**EXCERPT:**

((

Friday, June 23, 2006

i'm ready for my close-up, mister de mille...


This is my favorite photo of my book in a store.

Good lighting, good angle, good company.

Taken at Skylight Books, 1818 Vermont Ave, Los Angeles

June 4, 2006

an inside job

The original idea was to have started blogging months ago, so I'd have this great written record of my pre-pub time and all the starry-eyed anxiety-slash-excitement that happens in those magical months leading up to The Big Event.

But what I found is that the pre-pub months were very much like pregnancy or wedding planning, things that sound dreamy, things that you buy journals in which to document all the dreaminess, but then when they actually happen, you get so swept up into the minutae and exhaustion and reality of it that all the journals stay blank. And then you get to the end and go, OH. I should have written that down while it was happening. Or taken more pictures. Or something.

So I will try to reconstruct a little bit of what the "before" was like in the next few posts, taking comfort in knowing that I have saved every single email I have ever sent or received over the past several years, and that that will be my journal of sorts.

I have to say that I was recently visiting Rebecca Agiewich's website (http://rebecca.agiewich.net/blog/) -- I had the pleasure of meeting her on Monday at a Hugo House event, but more on that later -- and her leading-up-to-publication postings really say everything I would have said, down to the dates, as we are both from the Class of May 06. As do Martha O'Connor's blog (http://www.marthaoconnor.com) and Anne Lamott's chapter on Publication in her I-couldn't-have-gotten-this-far-without-it book Bird by Bird (if you are a writer, and do not have this book: why not? what is wrong with you? Good Lord. Go get it.)

Anyway. There was a bunch of really cool stuff leading up to this mythical Day Of Publication, and then a bunch more cool stuff, and now here I am, a month later, still thinking it's all really cool, but still wanting More (more sales, more reviews, more articles, more phone calls from the NY Times and Oprah and the Today Show) (or...any phone calls from them would be nice). Which means that no matter what is happening, I'm always looking for the "next." And I need to practice enjoying the "now." And not think things like "When____happens, then I'll be happy." It's just like Mme. Lamott said, when she's quoting the coach for the Jamaican Bobsled team in Cool Runnings (and I'm paraphrasing here): If you weren't okay before the gold medal, you won't be okay after the gold medal. Or when she writes about talking to her son's preschool priest about serenity and peace and that deep sense of self that she imagined would come after Being Published (again paraphrasing): "He said, The world can't give you that stuff--but by the same token, they can't take it away from you either."

))

**TO DO:**
Retype part of the blog post word for word, starting with the words "an inside job" and stopping after "The Big Event.". The lines that come after the blog post aren't needed for this.

**DATASET EXTRACT:**
((

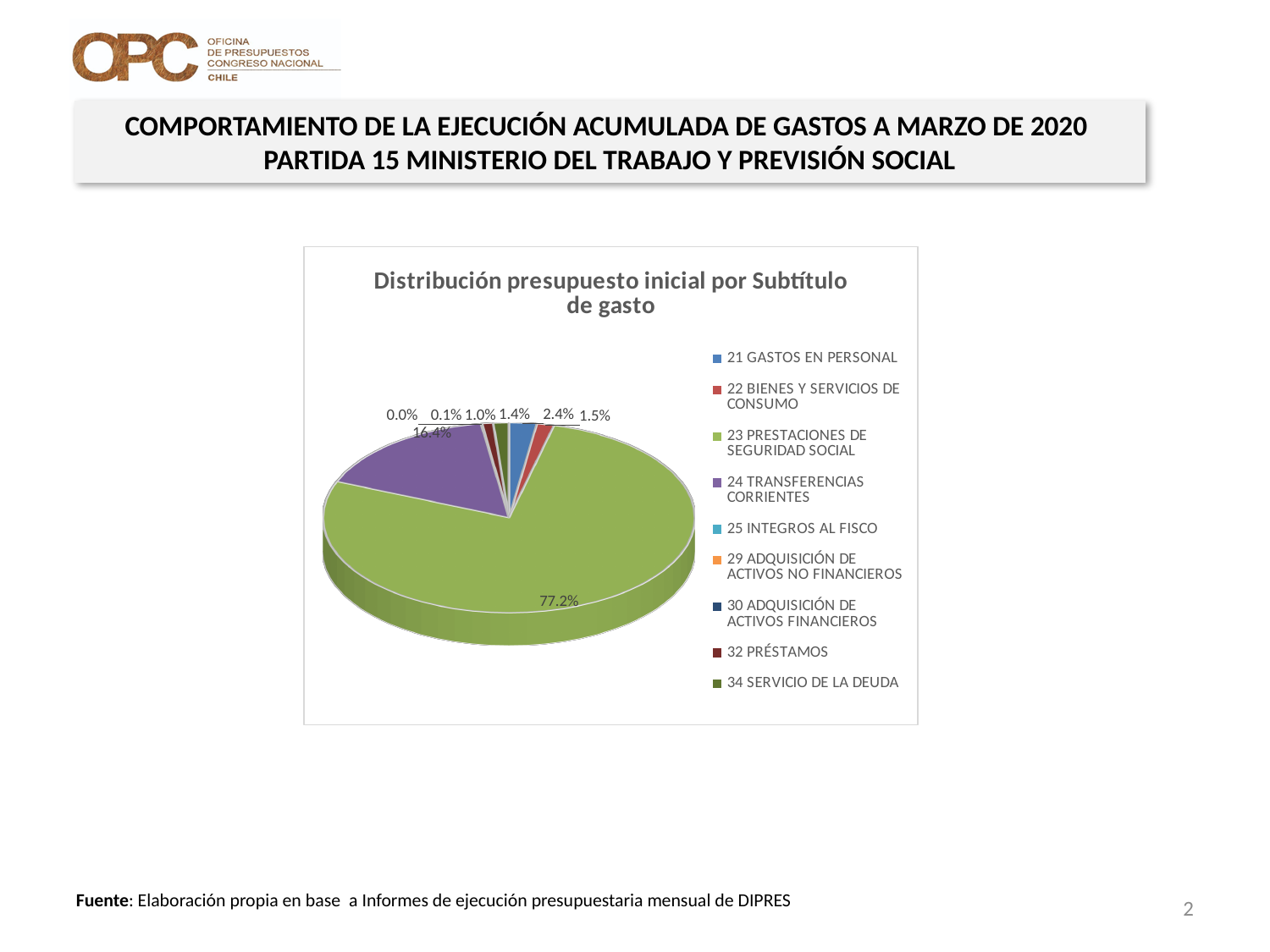
How many entries does the chart legend list? 9 What is the value shown for 21 GASTOS EN PERSONAL? 2.4% Which is larger, the share for 24 TRANSFERENCIAS CORRIENTES or for 21 GASTOS EN PERSONAL? 24 TRANSFERENCIAS CORRIENTES What colour is the slice for 23 PRESTACIONES DE SEGURIDAD SOCIAL? Green What share of the pie does 24 TRANSFERENCIAS CORRIENTES represent? 16.4% What share of the pie does 23 PRESTACIONES DE SEGURIDAD SOCIAL represent? 77.2% Which is larger, the share for 21 GASTOS EN PERSONAL or for 22 BIENES Y SERVICIOS DE CONSUMO? 21 GASTOS EN PERSONAL Which subtítulo has the largest share of the pie? 23 PRESTACIONES DE SEGURIDAD SOCIAL What is the value shown for 22 BIENES Y SERVICIOS DE CONSUMO? 1.5% What is the title of the chart? Distribución presupuesto inicial por Subtítulo de gasto What kind of chart is shown on the slide? Pie chart What is the difference in percentage points between 23 PRESTACIONES DE SEGURIDAD SOCIAL and 24 TRANSFERENCIAS CORRIENTES? 60.8 percentage points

))

**ANSWER TO THE PROBLEM:**
an inside job

The original idea was to have started blogging months ago, so I'd have this great written record of my pre-pub time and all the starry-eyed anxiety-slash-excitement that happens in those magical months leading up to The Big Event.